4)      The conference calls upon regional organizations and governments to activate the Arab Environment Facility and establish regional green economy initiatives, covering: Research and Development, Renewable Energy Solutions, Sustainable Communities, Cleaner Production, Sustainable Agriculture, Regional Transport Networks.

5)      The conference calls upon development funds and the banking sector to increase resources to develop and implement green economy initiatives, and facilitate access to these resources.

6)      The conference recommends that AFED provide technical assistance to various sectors in Arab countries to transition to a green economy upon request. This may be in the form of seminars, training, policy design, and implementation of pilot projects on the ground.

7)      The conference calls upon private industrial enterprises to deploy the most efficient production technologies in new plants and retrofitting energy efficiency equipment in existing plants where it is economically viable, in order to maximize the resource productivity of energy, water, and materials and minimize pollution. Industrial companies are also urged to invest in distributed solar and wind power generation on-site when appropriate.

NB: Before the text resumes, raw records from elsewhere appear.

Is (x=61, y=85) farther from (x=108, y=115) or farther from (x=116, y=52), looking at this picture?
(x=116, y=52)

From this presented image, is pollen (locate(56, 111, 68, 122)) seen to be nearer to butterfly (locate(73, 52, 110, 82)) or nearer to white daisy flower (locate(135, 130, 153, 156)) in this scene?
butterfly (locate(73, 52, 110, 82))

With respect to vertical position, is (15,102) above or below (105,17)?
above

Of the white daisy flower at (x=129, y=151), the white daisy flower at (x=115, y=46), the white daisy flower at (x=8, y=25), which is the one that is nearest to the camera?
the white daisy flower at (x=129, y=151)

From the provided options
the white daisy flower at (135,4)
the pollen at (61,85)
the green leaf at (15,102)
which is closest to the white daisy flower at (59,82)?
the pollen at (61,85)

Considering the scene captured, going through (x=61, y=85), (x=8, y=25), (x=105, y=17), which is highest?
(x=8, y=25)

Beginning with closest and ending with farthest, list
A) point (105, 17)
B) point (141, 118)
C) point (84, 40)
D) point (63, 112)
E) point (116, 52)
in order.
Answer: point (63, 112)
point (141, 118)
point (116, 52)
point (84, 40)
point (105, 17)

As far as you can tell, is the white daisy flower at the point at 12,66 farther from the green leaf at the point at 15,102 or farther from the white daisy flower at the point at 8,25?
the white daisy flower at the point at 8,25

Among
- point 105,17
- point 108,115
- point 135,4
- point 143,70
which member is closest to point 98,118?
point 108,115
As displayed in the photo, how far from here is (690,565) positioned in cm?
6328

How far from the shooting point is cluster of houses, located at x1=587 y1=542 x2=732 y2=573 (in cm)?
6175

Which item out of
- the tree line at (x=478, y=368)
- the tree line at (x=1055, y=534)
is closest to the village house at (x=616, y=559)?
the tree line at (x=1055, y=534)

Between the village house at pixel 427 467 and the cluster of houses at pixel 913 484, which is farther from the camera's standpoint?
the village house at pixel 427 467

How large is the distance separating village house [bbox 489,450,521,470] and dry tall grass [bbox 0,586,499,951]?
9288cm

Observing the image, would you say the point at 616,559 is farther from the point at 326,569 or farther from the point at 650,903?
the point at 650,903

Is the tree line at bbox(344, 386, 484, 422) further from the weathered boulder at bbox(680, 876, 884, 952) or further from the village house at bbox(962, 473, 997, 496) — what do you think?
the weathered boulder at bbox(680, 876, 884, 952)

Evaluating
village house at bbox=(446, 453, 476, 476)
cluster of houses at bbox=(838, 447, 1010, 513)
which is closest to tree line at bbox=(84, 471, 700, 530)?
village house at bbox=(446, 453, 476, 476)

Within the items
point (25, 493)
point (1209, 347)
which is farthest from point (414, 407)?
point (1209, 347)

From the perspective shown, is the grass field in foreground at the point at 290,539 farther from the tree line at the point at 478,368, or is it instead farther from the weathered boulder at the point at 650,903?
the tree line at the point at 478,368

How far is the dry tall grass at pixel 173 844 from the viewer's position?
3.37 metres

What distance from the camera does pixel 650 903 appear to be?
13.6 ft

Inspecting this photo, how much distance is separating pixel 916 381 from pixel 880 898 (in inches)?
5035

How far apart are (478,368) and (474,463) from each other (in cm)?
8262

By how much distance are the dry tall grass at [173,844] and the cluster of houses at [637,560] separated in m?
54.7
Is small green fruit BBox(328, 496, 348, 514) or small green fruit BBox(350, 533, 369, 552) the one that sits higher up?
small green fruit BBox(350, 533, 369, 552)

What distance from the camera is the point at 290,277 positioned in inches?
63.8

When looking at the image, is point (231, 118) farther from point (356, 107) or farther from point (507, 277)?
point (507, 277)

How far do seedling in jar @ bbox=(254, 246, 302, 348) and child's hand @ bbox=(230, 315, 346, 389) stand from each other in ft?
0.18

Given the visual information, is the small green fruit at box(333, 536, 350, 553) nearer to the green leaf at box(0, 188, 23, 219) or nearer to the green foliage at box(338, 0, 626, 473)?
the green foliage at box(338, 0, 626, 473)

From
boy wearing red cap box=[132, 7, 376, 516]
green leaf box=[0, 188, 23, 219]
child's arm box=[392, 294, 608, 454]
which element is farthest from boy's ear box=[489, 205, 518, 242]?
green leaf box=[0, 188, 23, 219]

8)      The conference calls upon private developers and regionally based professionals in architecture, construction, building materials, and engineering to increasingly accord energy and water efficiency a high priority and make use of green solutions in buildings. Additionally, they are urged to apply traditional design approaches in Arab architecture that are known to be more responsive to local environmental elements and to indigenous cultural and aesthetic values.

9)      The conference calls upon real estate developers, commercial building owners, and large resort enterprises to accord energy and water efficiency a high priority in the design and operation of buildings and hotels and to take advantage of the economic viability of solar water heating.

10)   The conference calls upon non-governmental organizations, academia, and the private sector to cooperate fully in the implementation of these recommendations.

The conference wishes to thank the Arab Forum for Environment and Development (AFED) for its constructive initiative of promoting an Arab green economy, and requests it to present the recommendations to all Arab governments and other stakeholders, and to the United Nations Conference on Sustainable Development Rio+20.

The conference invites the AFED Board of Trustees to consider means of following up the implementation of the annual conferences’ recommendations, and to present the outcome at AFED’s fifth annual conference.

The conference expresses its gratitude to the Lebanese government for hosting the event. It offers its appreciation to all sponsors for lending their support for the convening of this conference.